Salah satu kebahagiaan yang akan diperoleh rakyat adalah adalah apabila pemimpinnya dapat menunjukkan kasih sayang kepada mereka. Usman bin Affan merupakan diantara khalifah yang dapat menunjukkan kasih sayang itu.
Sejarah mencatat bahwa Usman dikurniakan usia yang panjang, yakni 80 tahun. Pada masa tua dan keadaan fiziknya yang sudah lemah, seringkali ia memerlukan bantuan pelayannya, termasuk mengambil air untuk berwudhu, khususnya pada malam hari yang gelap dan dingin.
Ketika tengah malam Usman terbangun untuk melaksanakan solat tahajud, biasanya pembantunya mengambilkan air untuk berwudhu. Namun, saat itu, ia tidak sanggup untuk membangunkan pembantu yang sedang tidur nyenyak. Maka, dengan susah payah ia berusaha mengambil sendiri air untuk berwudhu itu. Ini merupakan contoh nyata dan jelas bagaimana Usman amat sayang kepada rakyatnya.
Pada masa Khalifah Usman ini, peristiwa berat yang dialaminya adalah pemberontakan yang dilakukan oleh masyarakat. Bukan karena ia pemimpin yang tidak baik, melainkan memang rakyatnya yang ingin mengacaukan situasi yang tenang.
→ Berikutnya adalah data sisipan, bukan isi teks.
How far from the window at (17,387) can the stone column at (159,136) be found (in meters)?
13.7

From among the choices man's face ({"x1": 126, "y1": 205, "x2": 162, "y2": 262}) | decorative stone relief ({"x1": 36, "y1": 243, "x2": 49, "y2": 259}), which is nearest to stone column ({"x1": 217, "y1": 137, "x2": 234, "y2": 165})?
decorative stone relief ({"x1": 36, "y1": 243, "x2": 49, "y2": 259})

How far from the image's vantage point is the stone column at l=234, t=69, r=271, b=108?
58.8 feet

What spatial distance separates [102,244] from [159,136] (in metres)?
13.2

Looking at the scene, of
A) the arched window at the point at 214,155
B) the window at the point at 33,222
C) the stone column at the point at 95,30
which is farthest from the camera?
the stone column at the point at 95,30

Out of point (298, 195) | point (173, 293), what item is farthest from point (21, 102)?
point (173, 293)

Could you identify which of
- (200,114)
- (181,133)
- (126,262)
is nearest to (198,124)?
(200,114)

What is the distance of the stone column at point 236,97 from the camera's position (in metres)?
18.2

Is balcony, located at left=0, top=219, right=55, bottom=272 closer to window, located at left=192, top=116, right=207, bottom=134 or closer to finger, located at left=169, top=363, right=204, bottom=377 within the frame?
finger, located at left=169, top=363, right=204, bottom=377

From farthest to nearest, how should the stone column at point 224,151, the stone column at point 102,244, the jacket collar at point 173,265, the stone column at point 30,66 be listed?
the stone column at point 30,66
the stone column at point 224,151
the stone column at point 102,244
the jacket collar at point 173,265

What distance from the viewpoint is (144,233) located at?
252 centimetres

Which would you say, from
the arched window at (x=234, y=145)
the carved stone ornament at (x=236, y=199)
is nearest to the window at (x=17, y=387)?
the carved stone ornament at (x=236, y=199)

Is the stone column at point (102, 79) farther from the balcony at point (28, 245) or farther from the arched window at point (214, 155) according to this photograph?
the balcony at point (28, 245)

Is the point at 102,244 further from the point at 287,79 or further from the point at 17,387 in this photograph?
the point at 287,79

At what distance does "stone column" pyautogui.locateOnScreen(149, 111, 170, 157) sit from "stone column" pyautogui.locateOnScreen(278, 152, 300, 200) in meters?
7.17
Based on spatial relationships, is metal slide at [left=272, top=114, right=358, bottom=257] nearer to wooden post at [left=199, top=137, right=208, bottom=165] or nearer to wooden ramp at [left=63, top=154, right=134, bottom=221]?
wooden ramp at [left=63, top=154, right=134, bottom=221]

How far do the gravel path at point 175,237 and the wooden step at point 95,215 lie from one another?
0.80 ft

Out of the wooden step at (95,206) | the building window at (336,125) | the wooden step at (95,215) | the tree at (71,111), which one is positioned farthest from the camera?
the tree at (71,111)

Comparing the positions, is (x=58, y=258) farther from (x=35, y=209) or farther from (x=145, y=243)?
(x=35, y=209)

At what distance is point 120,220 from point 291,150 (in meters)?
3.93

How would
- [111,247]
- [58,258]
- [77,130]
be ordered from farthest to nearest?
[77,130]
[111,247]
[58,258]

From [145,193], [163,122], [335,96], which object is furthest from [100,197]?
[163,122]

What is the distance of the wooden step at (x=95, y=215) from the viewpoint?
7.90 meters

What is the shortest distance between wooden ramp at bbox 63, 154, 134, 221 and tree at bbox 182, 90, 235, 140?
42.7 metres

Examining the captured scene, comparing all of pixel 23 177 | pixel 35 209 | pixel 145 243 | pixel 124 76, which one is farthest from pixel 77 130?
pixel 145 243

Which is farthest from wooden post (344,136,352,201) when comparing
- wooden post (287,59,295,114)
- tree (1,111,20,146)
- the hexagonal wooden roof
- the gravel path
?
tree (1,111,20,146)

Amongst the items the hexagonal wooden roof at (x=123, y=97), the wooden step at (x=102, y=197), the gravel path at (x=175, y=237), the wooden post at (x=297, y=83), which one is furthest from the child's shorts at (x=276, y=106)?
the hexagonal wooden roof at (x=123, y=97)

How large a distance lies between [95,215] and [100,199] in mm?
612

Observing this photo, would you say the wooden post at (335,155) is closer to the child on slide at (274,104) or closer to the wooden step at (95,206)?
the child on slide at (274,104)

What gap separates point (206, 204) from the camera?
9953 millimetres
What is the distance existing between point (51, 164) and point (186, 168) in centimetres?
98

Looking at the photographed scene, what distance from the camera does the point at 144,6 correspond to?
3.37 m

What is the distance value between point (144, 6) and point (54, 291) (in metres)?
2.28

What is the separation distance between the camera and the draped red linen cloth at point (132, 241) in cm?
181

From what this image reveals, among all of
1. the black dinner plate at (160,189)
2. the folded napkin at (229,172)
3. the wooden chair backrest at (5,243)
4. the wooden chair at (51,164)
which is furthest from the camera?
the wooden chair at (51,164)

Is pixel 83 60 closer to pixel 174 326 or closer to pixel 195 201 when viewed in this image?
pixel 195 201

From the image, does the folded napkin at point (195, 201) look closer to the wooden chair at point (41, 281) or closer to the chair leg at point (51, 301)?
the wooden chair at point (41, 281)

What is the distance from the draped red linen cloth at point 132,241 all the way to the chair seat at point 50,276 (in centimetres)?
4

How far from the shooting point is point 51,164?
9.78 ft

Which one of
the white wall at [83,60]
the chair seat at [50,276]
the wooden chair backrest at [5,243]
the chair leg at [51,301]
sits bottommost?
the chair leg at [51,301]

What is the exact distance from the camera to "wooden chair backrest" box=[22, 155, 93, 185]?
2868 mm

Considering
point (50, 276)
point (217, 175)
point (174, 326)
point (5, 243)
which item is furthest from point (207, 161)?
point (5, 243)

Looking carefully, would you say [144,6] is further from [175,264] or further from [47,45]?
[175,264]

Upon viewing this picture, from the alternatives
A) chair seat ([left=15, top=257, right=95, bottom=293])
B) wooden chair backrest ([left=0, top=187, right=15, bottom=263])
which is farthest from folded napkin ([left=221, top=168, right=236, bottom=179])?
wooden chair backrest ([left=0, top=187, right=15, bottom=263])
Ketika pemberontak itu hendak membunuh Usman, ternyata ia tidak menuntut adanya perlindungan dari sahabat. la tidak mau kebebasannya harus ditebus dengan cucuran darah seorang Muslim yang tidak bersalah.
Zaid bin Tsabit berhasil masuk ke rumah Usman meskipun rumahnya telah dikepung para pemberontak. Kepada Khalifah Usman, Zaid berkata, “Mereka (orang-orang Anshar) sedang menunggu di muka pintu, jika engkau menghendaki kami bersedia menjadi anshar (pembela) untuk kedua kalinya.”
Sifat penyayangnya kepada rakyat membuat ia berkata, “Kalau untuk berperang aku tidak mau.”
Maka, kepada sahabat yang berkumpul untuk menghadapi pemberontakan, ia berseru: “Sesungguhnya, orang yang amat aku perlukan di antara kalian sekarang ini adalah orang yang dapat menahan tangan dan senjatanya.”
Tidak lama kemudian, ketika melihat Abu Hurairah dengan menghunuskan pedang dan wajah yang marah, ia memanggilnya dan berkata, “Apakah engkau akan membunuh semua umat, padahal aku berada di tengah-tengah mereka? Demi Allah, seandainya engkau membunuh salah seorang di antara mereka, berarti engkau membunuh seluruhnya.”
Di samping itu, Usman juga melihat sahabat-sahabat yang lebih muda seperti Hasan, Husein, Ibnu Umar, dan Ibnu Zubeir telah menghunuskan pedang mereka. Hatinya pun semakin sedih dan pilu. la panggil mereka dan berkata, “Atas nama Allah, aku mohon kepada kalian agar tidak ada darah yang tertumpah disebabkan olehku.”
Begitu luar biasa Khalifah Usman dengan rakyatnya dalam menyayangi sehingga ia tidak ingin terjadinya pertumpahan darah, apalagi bila hanya untuk mempertahankan kekuasaannya.
Dari kisah di atas, pelajaran yang bisa kita ambil adalah:
1. Pemimpin yang menyayangi rakyat tidak mungkin menzalimi rakyatnya.
2. Kecintaan kepada rakyat membuat seorang pemimpin tidak ingin terjadinya pertumpahan darah, meskipun posisinya sebagai pemimpin sedang terancam.